→ **Records shown**
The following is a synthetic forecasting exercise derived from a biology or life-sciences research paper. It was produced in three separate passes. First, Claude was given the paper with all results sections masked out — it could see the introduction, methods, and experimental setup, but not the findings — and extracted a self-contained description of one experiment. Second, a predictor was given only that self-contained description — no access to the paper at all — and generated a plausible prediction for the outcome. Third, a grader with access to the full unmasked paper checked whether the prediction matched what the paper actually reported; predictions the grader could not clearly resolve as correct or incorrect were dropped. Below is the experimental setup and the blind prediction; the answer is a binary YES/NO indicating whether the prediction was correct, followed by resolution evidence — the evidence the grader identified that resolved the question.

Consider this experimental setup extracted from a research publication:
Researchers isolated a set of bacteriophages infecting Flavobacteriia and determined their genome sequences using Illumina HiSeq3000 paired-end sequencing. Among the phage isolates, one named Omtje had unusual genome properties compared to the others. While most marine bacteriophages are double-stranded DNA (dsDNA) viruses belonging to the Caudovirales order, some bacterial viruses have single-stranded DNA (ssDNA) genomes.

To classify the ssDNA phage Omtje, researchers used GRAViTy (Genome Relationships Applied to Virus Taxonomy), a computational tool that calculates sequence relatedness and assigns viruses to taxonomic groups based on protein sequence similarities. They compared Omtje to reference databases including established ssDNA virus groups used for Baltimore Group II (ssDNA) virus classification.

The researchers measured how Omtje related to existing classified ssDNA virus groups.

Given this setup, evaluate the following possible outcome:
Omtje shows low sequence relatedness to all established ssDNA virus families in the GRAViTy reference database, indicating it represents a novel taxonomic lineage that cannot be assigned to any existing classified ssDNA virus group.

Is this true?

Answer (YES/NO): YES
* * *
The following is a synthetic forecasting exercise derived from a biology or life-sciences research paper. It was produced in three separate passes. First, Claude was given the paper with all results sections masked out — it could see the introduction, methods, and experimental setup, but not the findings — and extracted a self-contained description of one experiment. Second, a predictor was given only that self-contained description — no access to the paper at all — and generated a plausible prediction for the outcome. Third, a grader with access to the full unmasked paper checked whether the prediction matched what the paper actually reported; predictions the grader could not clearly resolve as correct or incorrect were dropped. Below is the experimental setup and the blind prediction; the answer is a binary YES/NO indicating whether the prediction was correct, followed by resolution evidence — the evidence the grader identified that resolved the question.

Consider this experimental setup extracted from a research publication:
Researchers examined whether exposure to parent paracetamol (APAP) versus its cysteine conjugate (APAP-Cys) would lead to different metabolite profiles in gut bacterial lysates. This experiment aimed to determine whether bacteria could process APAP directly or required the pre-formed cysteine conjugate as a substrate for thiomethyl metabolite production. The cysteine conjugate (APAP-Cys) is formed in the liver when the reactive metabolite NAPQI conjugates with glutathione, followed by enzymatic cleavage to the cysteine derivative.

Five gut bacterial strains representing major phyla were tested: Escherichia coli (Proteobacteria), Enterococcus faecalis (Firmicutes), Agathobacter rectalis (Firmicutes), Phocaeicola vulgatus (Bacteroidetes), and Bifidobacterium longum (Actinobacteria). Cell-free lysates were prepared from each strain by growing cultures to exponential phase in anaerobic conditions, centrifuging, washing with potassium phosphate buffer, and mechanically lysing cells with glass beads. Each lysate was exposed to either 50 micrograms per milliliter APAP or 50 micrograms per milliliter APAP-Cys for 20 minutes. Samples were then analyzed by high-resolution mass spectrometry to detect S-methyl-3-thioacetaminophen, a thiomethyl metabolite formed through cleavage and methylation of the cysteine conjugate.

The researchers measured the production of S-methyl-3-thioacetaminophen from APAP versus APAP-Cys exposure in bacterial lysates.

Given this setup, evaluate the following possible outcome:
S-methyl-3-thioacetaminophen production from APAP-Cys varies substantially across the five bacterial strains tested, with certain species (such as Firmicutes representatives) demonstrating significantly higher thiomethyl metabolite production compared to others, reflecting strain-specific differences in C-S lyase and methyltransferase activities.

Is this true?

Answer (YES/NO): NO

→ **Problem**
What lines in the material above contain the word "classified"? Copy them out.

→ **Response area**
The researchers measured how Omtje related to existing classified ssDNA virus groups.
Omtje shows low sequence relatedness to all established ssDNA virus families in the GRAViTy reference database, indicating it represents a novel taxonomic lineage that cannot be assigned to any existing classified ssDNA virus group.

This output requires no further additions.